Contemporain, Parlons bouquins...

Brooklyn de Colm Tóibín

brooklyn

En un mot (ou plusieurs)…

Enniscorthy, sud-est de l’Irlande, années 1950. Comme de nombreux jeunes de sa génération, Eilis Lacey, diplôme de comptabilité en poche, ne parvient pas à trouver du travail. Par l’entremise d’un prêtre, sa sœur Rose obtient pour elle un emploi aux États-Unis. En poussant sa jeune sœur à partir, Rose se sacrifie : elle sera seule désormais pour s’occuper de leur mère veuve et aura peu de chance de se marier. Terrorisée à l’idée de quitter le cocon familial, mais contrainte de se plier à la décision de Rose, Eilis quitte l’Irlande. À Brooklyn, elle loue une chambre dans une pension de famille irlandaise et commence son existence américaine sous la surveillance insistante de la logeuse et des autres locataires.

Et alors?

Vu le tabac que ça a fait l’année dernière au cinéma, je me suis promise de lire le livre avant de regarder le film. Tout d’abord, j’ai eu du mal à entrer dans l’histoire du fait que ça se passait en 1950; honnêtement, j’avais peur que ce soit plutôt un roman historique. Mais une fois les 50 premières pages lues, je l’ai fini rapidement tant j’étais impatiente de connaître le dénouement.

Brooklyn, c’est avant tout un arrondissement de New York où la communauté irlandaise s’est agrandie après l’exode de la grande famine dans les années 1850. Dans les années 1920, la guerre d’indépendance irlandaise a eu lieu et une trentaine d’années plus tard, le pays a du mal à se relever de l’impact que ça ait pu avoir. C’est dans ce contexte que l’histoire d’Eilis se déroule.

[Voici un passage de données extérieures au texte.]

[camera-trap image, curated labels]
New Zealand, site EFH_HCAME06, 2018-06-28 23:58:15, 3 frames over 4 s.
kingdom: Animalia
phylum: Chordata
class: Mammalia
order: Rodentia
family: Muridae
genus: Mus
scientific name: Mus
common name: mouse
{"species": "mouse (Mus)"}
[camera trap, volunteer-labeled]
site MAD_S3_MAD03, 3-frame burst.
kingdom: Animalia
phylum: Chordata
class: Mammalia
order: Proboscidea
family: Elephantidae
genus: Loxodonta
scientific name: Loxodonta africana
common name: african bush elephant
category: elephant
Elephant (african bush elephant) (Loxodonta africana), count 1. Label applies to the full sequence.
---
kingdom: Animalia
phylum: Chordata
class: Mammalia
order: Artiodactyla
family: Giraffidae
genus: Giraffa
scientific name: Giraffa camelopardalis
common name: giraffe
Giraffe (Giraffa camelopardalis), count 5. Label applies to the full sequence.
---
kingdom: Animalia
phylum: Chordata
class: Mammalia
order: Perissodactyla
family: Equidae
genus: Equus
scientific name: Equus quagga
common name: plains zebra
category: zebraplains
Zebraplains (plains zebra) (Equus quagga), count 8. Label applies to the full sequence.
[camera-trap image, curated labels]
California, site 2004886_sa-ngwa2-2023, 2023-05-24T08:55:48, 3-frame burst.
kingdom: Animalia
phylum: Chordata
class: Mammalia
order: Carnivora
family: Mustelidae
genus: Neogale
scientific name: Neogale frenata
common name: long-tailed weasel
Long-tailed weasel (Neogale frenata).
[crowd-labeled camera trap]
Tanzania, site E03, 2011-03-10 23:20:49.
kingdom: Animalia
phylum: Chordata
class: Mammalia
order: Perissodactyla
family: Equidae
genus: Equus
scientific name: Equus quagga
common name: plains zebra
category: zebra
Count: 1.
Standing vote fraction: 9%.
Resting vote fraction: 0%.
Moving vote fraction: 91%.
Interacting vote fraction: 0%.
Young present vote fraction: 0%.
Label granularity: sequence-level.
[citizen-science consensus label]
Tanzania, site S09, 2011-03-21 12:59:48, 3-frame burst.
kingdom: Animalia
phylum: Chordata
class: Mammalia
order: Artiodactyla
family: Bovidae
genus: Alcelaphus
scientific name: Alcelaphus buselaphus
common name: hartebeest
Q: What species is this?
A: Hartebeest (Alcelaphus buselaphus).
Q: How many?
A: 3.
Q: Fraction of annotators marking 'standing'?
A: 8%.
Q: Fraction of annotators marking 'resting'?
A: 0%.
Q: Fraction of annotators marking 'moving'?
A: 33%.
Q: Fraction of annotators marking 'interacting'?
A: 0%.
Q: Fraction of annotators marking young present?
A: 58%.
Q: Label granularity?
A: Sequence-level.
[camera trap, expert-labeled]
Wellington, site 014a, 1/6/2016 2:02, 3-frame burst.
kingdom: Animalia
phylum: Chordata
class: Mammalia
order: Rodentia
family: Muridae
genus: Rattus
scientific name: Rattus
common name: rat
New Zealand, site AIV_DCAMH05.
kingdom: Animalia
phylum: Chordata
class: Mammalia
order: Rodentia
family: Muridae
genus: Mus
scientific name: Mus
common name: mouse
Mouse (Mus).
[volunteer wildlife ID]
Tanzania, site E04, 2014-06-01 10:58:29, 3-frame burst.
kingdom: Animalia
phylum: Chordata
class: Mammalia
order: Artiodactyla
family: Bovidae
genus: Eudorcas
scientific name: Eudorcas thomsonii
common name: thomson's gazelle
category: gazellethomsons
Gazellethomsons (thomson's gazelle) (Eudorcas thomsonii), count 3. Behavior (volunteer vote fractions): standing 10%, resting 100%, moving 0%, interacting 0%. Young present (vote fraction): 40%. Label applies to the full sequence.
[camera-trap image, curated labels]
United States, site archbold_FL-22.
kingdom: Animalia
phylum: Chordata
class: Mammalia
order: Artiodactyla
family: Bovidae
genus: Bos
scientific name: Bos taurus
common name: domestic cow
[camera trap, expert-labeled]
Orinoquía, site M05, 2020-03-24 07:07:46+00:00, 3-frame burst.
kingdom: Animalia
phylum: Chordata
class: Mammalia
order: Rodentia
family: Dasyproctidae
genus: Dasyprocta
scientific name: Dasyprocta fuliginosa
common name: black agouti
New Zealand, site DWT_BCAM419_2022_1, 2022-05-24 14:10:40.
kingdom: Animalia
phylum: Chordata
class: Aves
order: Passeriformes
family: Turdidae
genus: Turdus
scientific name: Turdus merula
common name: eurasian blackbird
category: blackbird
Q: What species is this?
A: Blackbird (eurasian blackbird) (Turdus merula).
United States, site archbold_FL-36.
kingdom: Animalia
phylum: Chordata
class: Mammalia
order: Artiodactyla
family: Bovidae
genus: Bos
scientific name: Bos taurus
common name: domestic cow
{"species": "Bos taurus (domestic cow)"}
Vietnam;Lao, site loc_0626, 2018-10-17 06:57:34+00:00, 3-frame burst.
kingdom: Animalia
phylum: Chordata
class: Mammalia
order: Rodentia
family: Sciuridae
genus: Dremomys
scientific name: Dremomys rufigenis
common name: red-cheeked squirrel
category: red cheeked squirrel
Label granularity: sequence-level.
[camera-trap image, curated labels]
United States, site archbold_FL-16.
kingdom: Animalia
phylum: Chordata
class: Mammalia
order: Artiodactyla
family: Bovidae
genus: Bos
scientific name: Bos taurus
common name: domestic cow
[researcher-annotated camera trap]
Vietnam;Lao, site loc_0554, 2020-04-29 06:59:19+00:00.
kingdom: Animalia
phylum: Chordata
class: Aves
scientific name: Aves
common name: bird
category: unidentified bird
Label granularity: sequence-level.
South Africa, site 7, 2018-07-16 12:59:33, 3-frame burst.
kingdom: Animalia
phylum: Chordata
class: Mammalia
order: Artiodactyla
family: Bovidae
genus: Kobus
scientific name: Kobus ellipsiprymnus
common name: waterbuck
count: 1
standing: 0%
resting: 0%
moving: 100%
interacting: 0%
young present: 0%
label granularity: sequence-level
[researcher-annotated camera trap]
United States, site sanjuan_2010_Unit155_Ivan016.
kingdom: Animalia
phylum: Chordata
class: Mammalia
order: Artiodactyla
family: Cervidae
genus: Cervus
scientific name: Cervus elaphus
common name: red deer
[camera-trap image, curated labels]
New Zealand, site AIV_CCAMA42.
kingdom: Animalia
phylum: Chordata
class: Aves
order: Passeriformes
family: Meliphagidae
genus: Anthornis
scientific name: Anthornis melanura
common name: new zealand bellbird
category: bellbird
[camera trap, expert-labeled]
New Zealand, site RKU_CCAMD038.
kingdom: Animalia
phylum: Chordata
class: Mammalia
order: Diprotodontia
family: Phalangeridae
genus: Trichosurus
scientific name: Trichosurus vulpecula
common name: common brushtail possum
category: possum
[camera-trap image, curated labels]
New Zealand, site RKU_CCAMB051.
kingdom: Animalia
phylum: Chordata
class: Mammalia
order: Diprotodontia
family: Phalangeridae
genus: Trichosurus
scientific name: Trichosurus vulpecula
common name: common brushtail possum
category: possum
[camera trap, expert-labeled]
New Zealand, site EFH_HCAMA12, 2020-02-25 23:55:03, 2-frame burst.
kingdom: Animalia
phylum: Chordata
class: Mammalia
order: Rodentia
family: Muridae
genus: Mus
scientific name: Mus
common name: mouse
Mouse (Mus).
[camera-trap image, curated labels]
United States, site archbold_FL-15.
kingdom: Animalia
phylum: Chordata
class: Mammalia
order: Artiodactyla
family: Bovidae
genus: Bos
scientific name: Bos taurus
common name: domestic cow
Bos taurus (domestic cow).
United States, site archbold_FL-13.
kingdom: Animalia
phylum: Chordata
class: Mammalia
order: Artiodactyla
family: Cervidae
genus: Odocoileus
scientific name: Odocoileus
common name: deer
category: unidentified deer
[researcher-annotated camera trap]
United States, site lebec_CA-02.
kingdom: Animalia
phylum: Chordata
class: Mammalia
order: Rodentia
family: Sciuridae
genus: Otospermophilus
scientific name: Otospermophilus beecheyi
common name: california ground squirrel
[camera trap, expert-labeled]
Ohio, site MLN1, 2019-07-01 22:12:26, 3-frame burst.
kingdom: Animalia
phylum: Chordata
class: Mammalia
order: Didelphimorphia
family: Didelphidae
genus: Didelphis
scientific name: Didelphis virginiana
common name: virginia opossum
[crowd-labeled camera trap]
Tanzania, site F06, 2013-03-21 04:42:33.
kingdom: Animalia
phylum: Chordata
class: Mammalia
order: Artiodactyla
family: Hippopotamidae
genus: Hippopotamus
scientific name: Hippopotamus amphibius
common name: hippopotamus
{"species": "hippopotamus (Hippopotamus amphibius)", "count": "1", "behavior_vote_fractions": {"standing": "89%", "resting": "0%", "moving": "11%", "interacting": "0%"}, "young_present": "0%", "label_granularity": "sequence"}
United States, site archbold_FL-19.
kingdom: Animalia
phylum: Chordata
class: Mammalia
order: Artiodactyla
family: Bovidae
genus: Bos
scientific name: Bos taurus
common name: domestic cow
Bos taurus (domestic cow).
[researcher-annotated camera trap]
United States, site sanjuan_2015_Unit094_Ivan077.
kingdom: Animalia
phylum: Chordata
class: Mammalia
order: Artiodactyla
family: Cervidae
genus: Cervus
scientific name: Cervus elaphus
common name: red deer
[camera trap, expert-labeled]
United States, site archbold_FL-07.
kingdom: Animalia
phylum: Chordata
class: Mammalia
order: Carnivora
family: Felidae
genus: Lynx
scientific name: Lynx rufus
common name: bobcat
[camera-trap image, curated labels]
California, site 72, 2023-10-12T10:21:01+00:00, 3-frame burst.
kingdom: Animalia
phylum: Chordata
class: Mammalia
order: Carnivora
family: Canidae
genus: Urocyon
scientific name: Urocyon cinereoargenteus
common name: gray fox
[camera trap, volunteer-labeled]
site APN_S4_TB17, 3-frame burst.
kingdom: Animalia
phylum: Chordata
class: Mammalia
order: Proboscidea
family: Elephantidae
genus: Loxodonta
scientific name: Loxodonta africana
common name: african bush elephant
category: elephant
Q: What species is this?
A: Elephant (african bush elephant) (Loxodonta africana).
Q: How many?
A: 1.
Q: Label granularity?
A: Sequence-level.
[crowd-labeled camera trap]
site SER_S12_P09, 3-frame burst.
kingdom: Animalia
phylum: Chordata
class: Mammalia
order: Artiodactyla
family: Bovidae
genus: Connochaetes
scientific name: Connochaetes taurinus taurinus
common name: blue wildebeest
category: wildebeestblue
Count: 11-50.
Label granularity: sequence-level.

Globalement, Eilis est l’héroïne de ce roman. Elle est à un moment critique de sa vie et elle va devoir s’adapter a sa nouvelle vie.

Je n’ai pas encore lu les avis d’autres lecteurs mais je me demande ce qu’ils ont bien pu en penser. Parce que pour ma part, j’ai aimé le livre mais pas spécialement à cause de son histoire, mais plutôt pour les émotions qu’il m’a fait ressentir à cause de certaines similarités à des moments clefs de ma vie: les étapes de l’expatriation, la découverte et l’adaptation à un nouveau pays et une nouvelle culture. Le fait que je vis en Irlande m’a sûrement aussi fqit ressentir une connection avec cette histoire.

D’un point de vue strictement stylistique, c’est un roman facile à lire avec un fil conducteur bien clair: pas de complications, d’histoires parallèles ou encore pleins de personnages, c’est tout simplement fluide.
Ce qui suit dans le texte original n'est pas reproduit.